• Exercise objective: Can you write out each line of the listing below word for word, leaving out the pictures and keeping only the text?

★ ★ ★ ★ ★

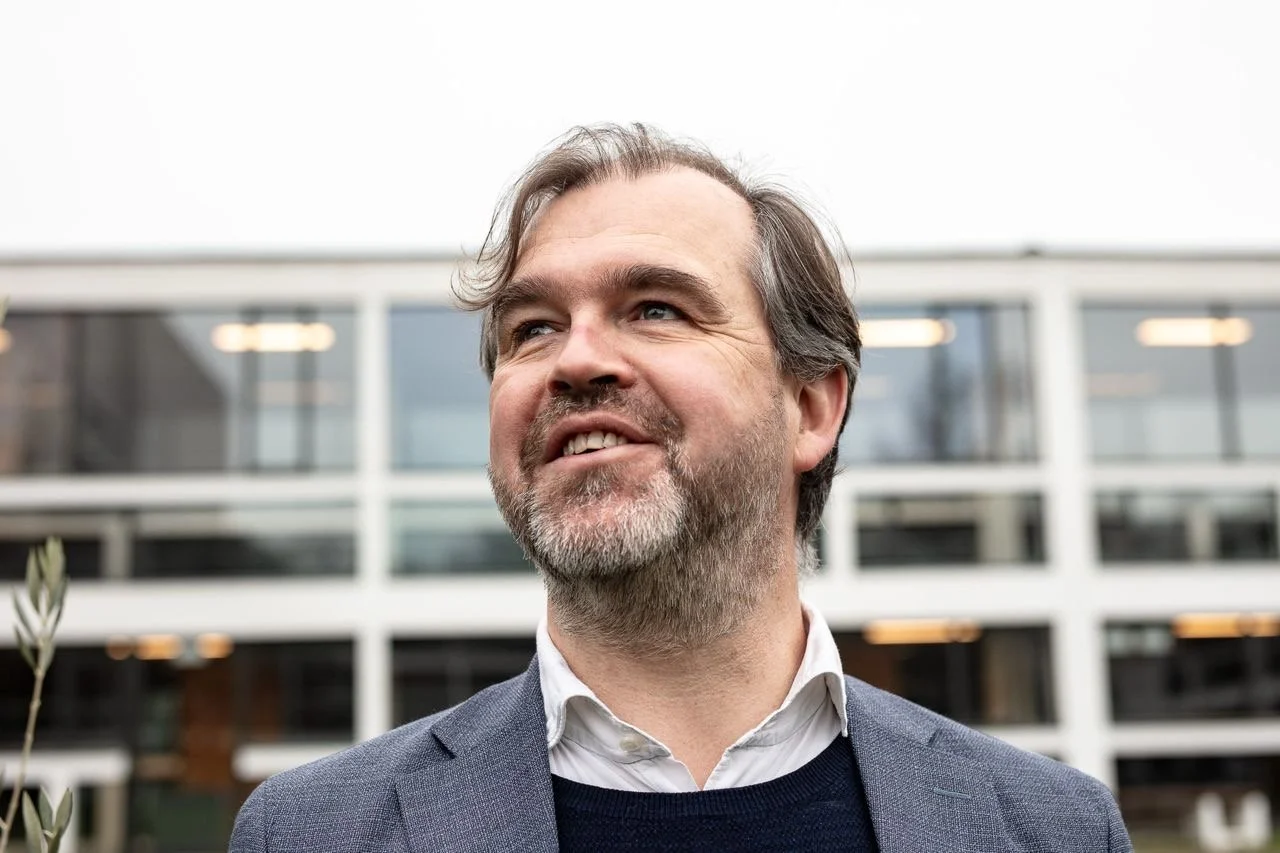 A middle-aged man with gray hair and beard smiling outdoors in front of a modern office building.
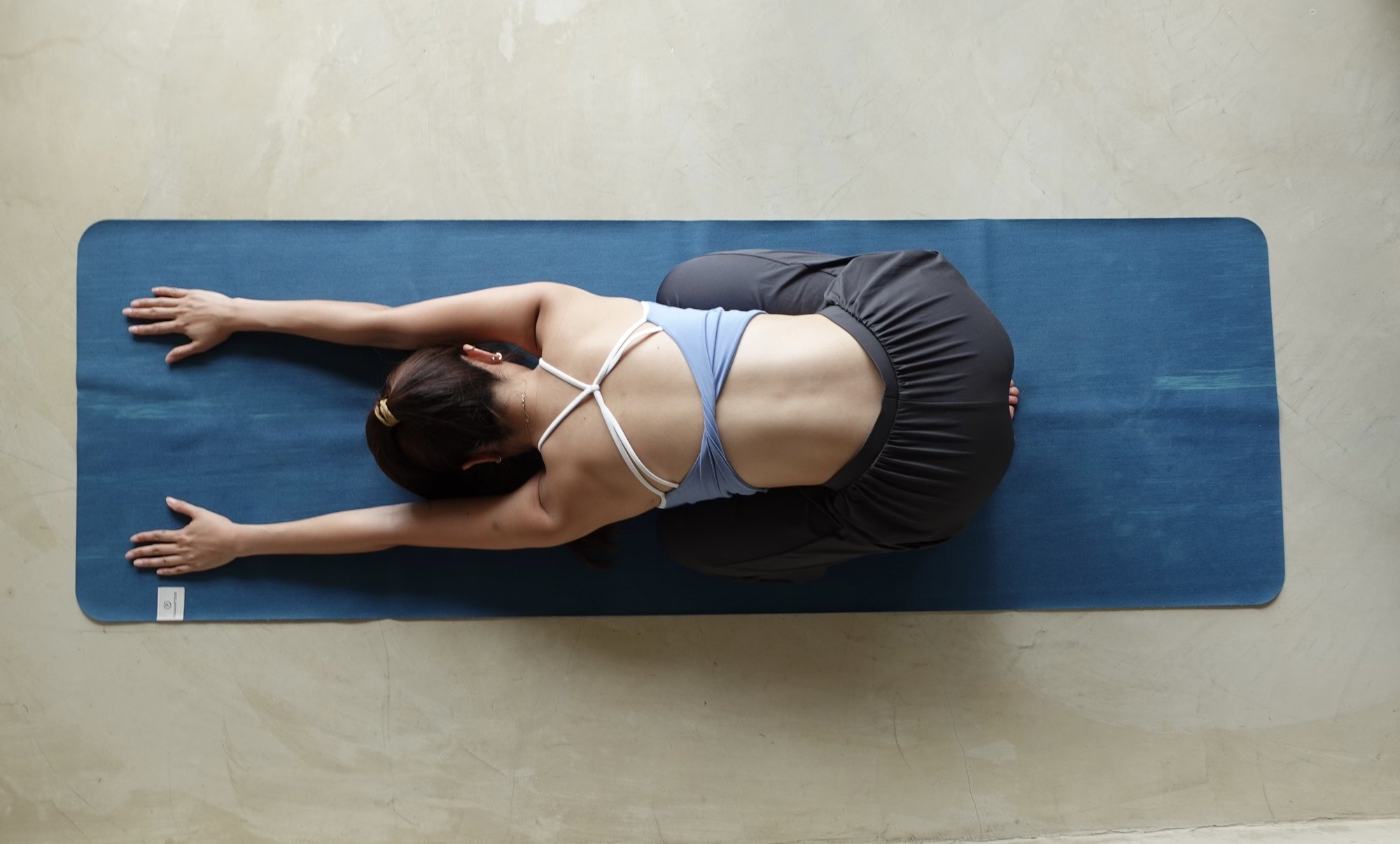 Overhead view of Zu resting in child's pose with arms reaching forward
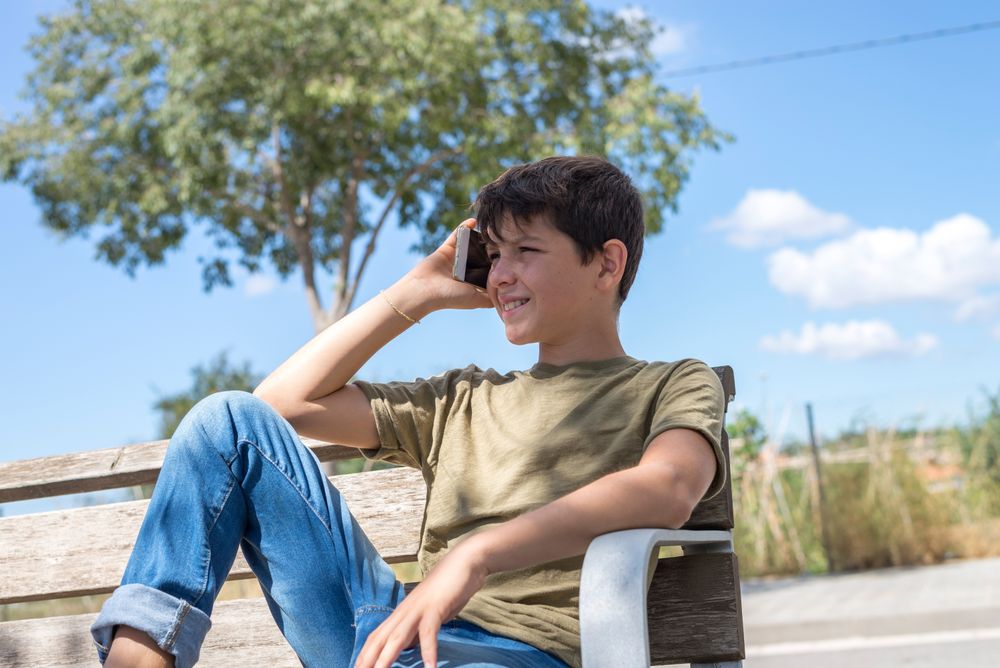 Boy sitting on bench speaking on phone
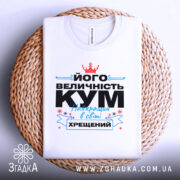 Футболка величність кум. Біла футболка, складена на плетеній основі, з принтом, що містить текст чорного та блакитного кольорів, а також червону корону. Фон натурального кольору плетеного матеріалу.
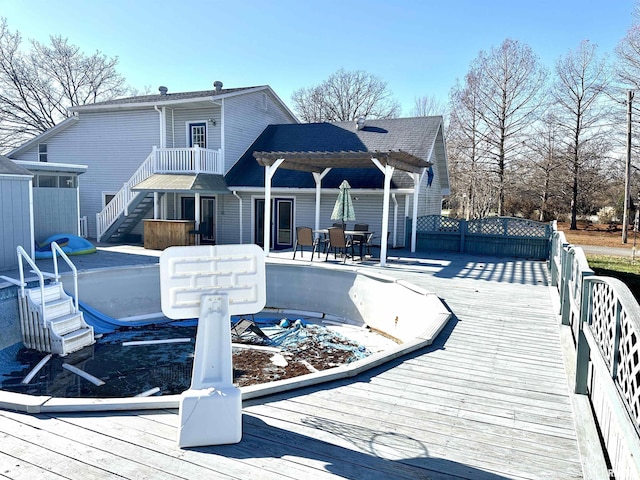 back of house with a pergola and a deck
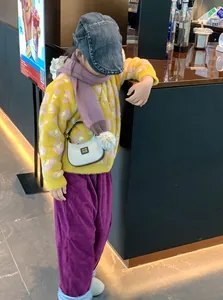 Détail d'un pull léopard, pantalon en velours et mini sac argenté pour look hiver enfant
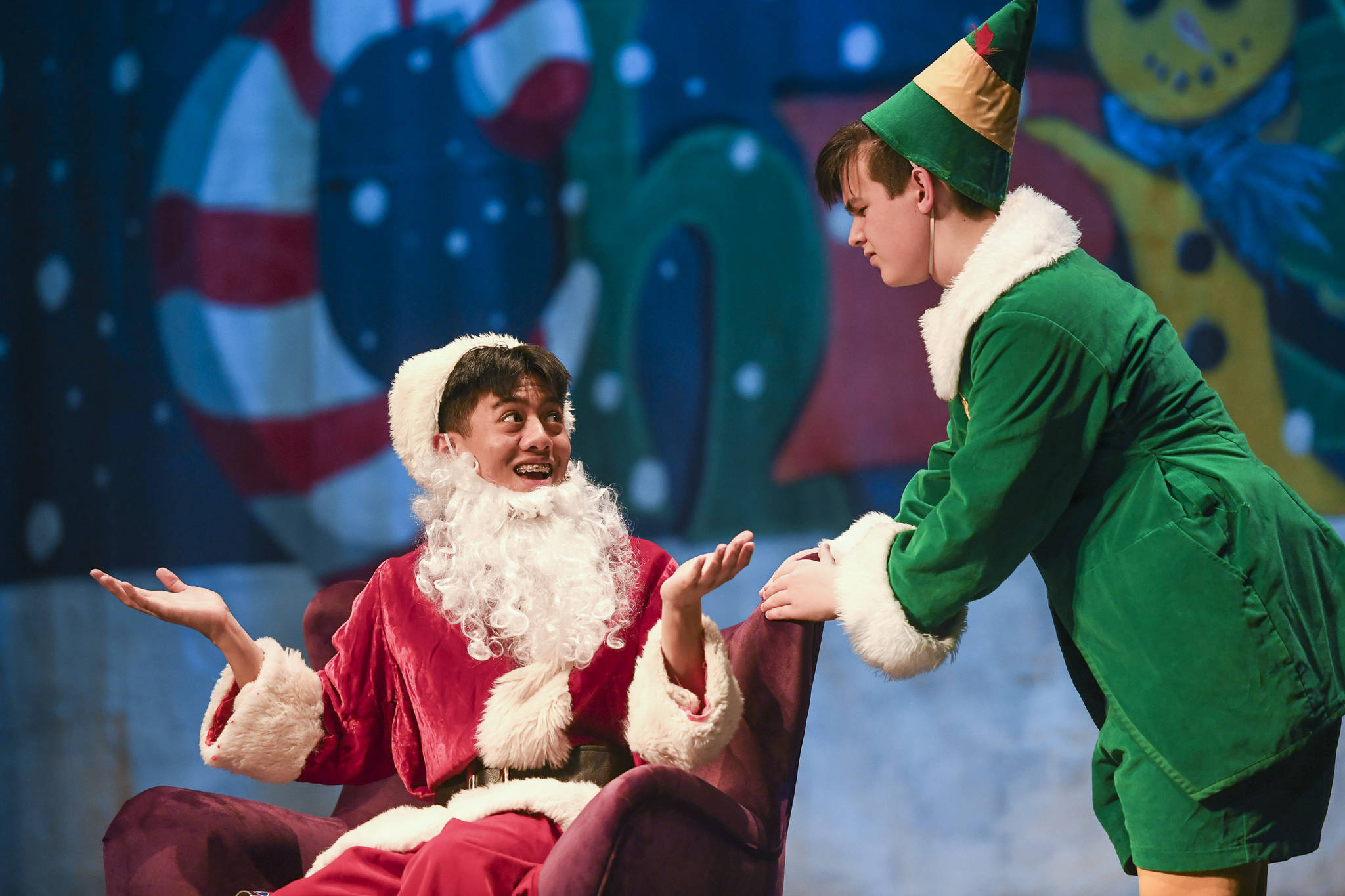 Fake Santa, played by Richard Corpuz, left, and Buddy the Elf, played by Toby Russell, rehearse in “Elf the Musicial” at Juneau-Douglas High School: Yadaa.at Kalé on Friday, Dec. 13, 2019. (Michael Penn | Juneau Empire)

★ ★ ★ ★ ★

• Solution to this task:
 A middle-aged man with gray hair and beard smiling outdoors in front of a modern office building.
 Overhead view of Zu resting in child's pose with arms reaching forward
 Boy sitting on bench speaking on phone
 Футболка величність кум. Біла футболка, складена на плетеній основі, з принтом, що містить текст чорного та блакитного кольорів, а також червону корону. Фон натурального кольору плетеного матеріалу.
 back of house with a pergola and a deck
 Détail d'un pull léopard, pantalon en velours et mini sac argenté pour look hiver enfant
 Fake Santa, played by Richard Corpuz, left, and Buddy the Elf, played by Toby Russell, rehearse in “Elf the Musicial” at Juneau-Douglas High School: Yadaa.at Kalé on Friday, Dec. 13, 2019. (Michael Penn | Juneau Empire)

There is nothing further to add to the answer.